People like living close to each other if the urban design is good. Look at medieval cities: they are dense and people love them. But since the start of the 20th century, the architectural profession has mostly been a disaster, with design that pleases only other architects. I'd look to eastern China, where they are building very dense, vertical urban agglomerations that look more like fantastical video games than modernist machines for living.
What would you do with the land that freed up?
The opportunity for a great restoration of nature, putting back the rainforests and so on, is there. Land used for growing food is shrinking. We are growing calories and protein much more efficiently. Yields are growing by 2 per cent a year, and that is faster than population growth in most places. If all the world's farms could meet US farmers' current yields, we would need only half as much farmland.
And what we can do on the land, we should try and do in the oceans as well. A decade ago, I started to wonder what was happening there. I helped set up the Census of Marine Life in 2000; it's like a Domesday Book of the ocean. One thing that's clear is that for almost every species that is tradable, or anything that lives near the shore or the surface, humans are behaving largely as we did on land up until 100 years ago: we are hunting rather than farming, and to excess.
You have talked about farming the oceans. How would that work?
The total amount of seafood sold in markets round the world is only around 100 million tonnes a year. You can imagine that, if people continue to want seafood, there would be a moderate wild fishery. There would be a large land-based aquaculture industry, and maybe 20 or 30 million tonnes a year of seafood might be raised by true ocean farming: we would add ingredients like iron to fertilise the ocean and create phytoplankton, and see what grew, whether tuna or whatever. Aquaculture can spare marine life, which is splendid beyond belief.
You once asked: will the whole world be able to live like Americans? Will they?

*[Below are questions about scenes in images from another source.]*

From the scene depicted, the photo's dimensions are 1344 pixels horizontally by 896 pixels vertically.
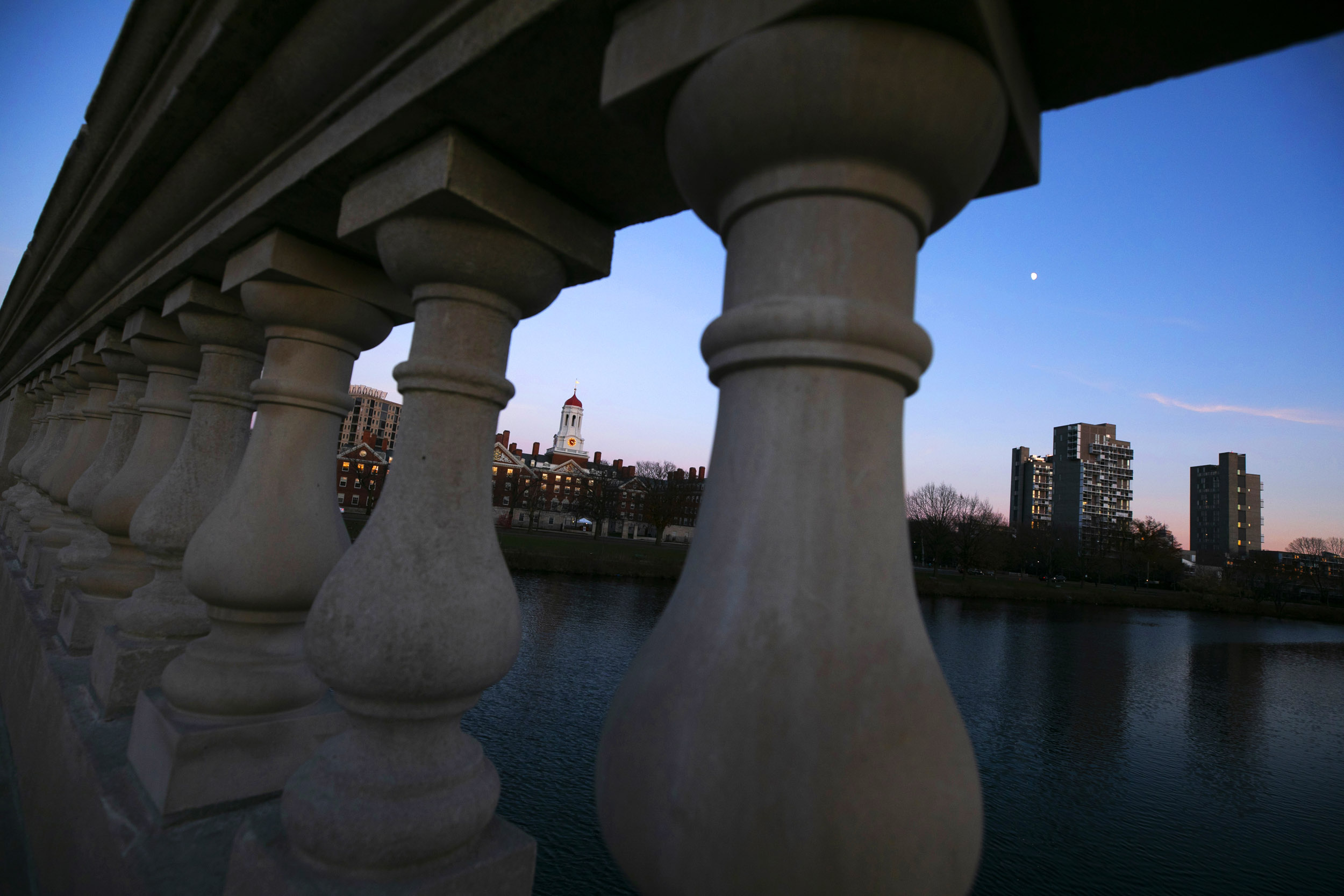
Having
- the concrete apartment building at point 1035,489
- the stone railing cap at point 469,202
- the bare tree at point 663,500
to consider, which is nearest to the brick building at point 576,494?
the bare tree at point 663,500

On average, people have been living better than ever for the past 200 years, as measured by life expectancy and in material ways, and I expect that rise to continue in the big population concentrations like China, India and south-east Asia. I'm not saying people are happier or treat each other with greater dignity. But when I visit China or Singapore, the acceptance of modernity makes it feel more like America than Europe, say, where the emphasis is on preservation.
What about Europe?
Europe is becoming profoundly conservative. It has the world's greatest heritage and hence the most to lose. People like the hedgerows and vineyards and don't want change. But Europe is becoming uncompetitive, and its population is ageing. Europeans don't seem to be replacing themselves.
Isn't the US equally guilty of turning against science, with growing opposition to Darwinism and reproductive technologies?

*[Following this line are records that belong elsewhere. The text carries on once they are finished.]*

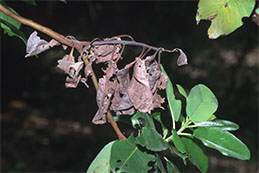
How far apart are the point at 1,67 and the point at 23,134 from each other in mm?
944

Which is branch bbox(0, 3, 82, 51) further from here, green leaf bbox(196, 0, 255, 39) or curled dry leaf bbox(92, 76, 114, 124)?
green leaf bbox(196, 0, 255, 39)

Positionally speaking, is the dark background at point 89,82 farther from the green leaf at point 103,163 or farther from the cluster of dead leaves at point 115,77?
the cluster of dead leaves at point 115,77

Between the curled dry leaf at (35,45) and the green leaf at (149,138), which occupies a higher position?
the curled dry leaf at (35,45)

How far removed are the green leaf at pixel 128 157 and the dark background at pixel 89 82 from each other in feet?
10.4

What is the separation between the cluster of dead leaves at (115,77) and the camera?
2.65 ft

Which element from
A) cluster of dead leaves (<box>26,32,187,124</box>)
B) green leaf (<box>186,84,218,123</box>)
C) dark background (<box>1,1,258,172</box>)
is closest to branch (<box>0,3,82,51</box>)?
cluster of dead leaves (<box>26,32,187,124</box>)

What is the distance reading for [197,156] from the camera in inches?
36.2

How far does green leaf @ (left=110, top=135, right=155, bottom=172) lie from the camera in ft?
2.59

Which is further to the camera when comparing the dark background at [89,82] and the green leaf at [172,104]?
the dark background at [89,82]

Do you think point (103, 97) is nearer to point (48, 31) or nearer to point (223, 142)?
point (48, 31)

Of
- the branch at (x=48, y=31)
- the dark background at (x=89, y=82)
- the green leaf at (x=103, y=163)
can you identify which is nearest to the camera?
the branch at (x=48, y=31)

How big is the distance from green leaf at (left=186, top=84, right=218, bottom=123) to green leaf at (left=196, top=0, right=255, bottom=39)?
18 cm

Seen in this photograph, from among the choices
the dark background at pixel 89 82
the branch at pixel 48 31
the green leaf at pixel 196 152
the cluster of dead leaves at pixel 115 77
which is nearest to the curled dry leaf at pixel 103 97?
the cluster of dead leaves at pixel 115 77

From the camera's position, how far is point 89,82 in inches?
163
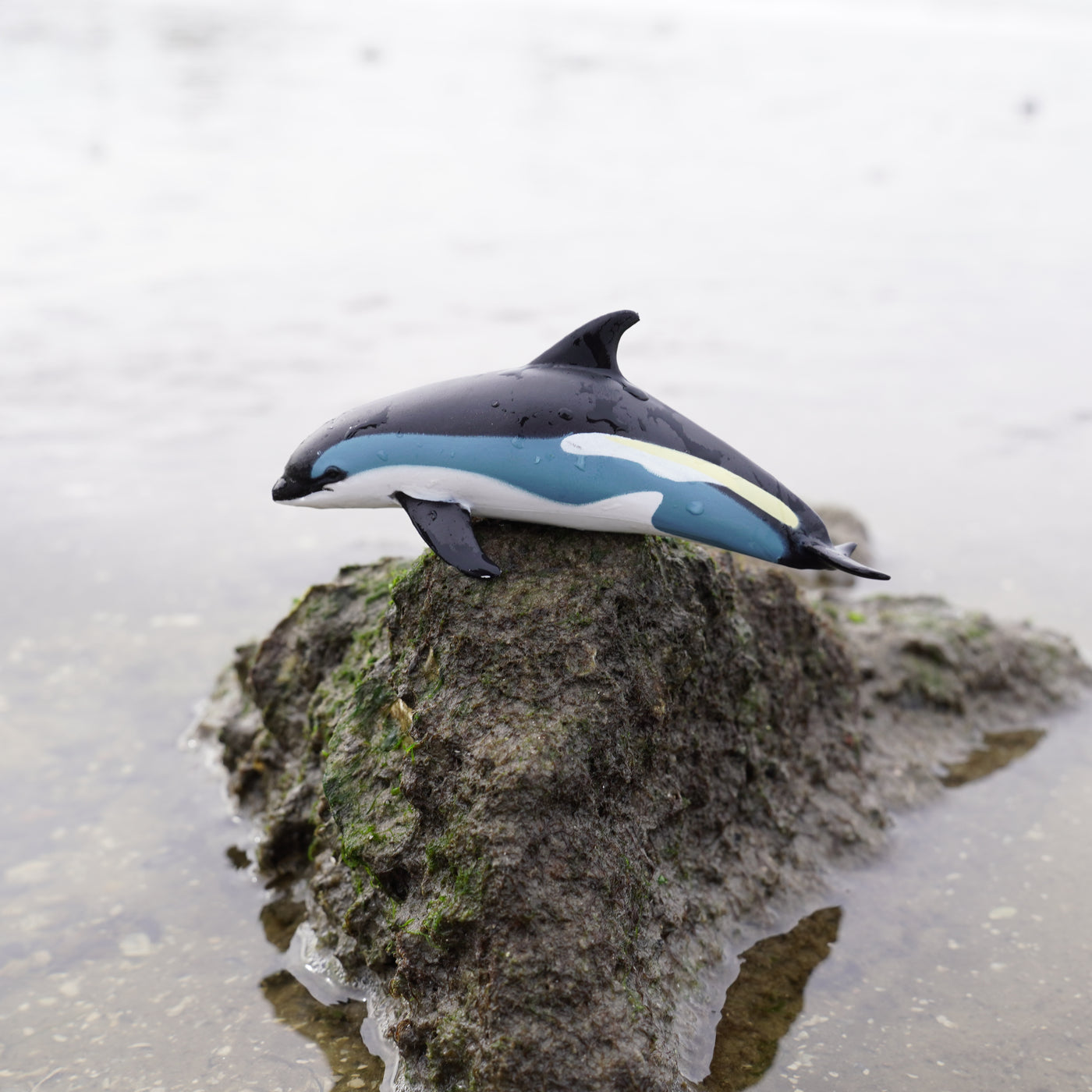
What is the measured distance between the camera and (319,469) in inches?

In the US, some on the right appear to reject science, but they don't reject the fruits of science. The politics are more symmetrical than academics admit. The left wants to ban genetic modification, the right stem cells. They are the same. Overall, I am not fearful for science in the US. It has a youthful feel. But giving up on science is probably the biggest threat to modern civilisation. It's not something that would happen overnight. But if we stop the R&D enterprise, and stopped improving farming or transport or scores of other activities, then after 20 or 50 years the chances for human misery, and for destruction of the environment, would be huge.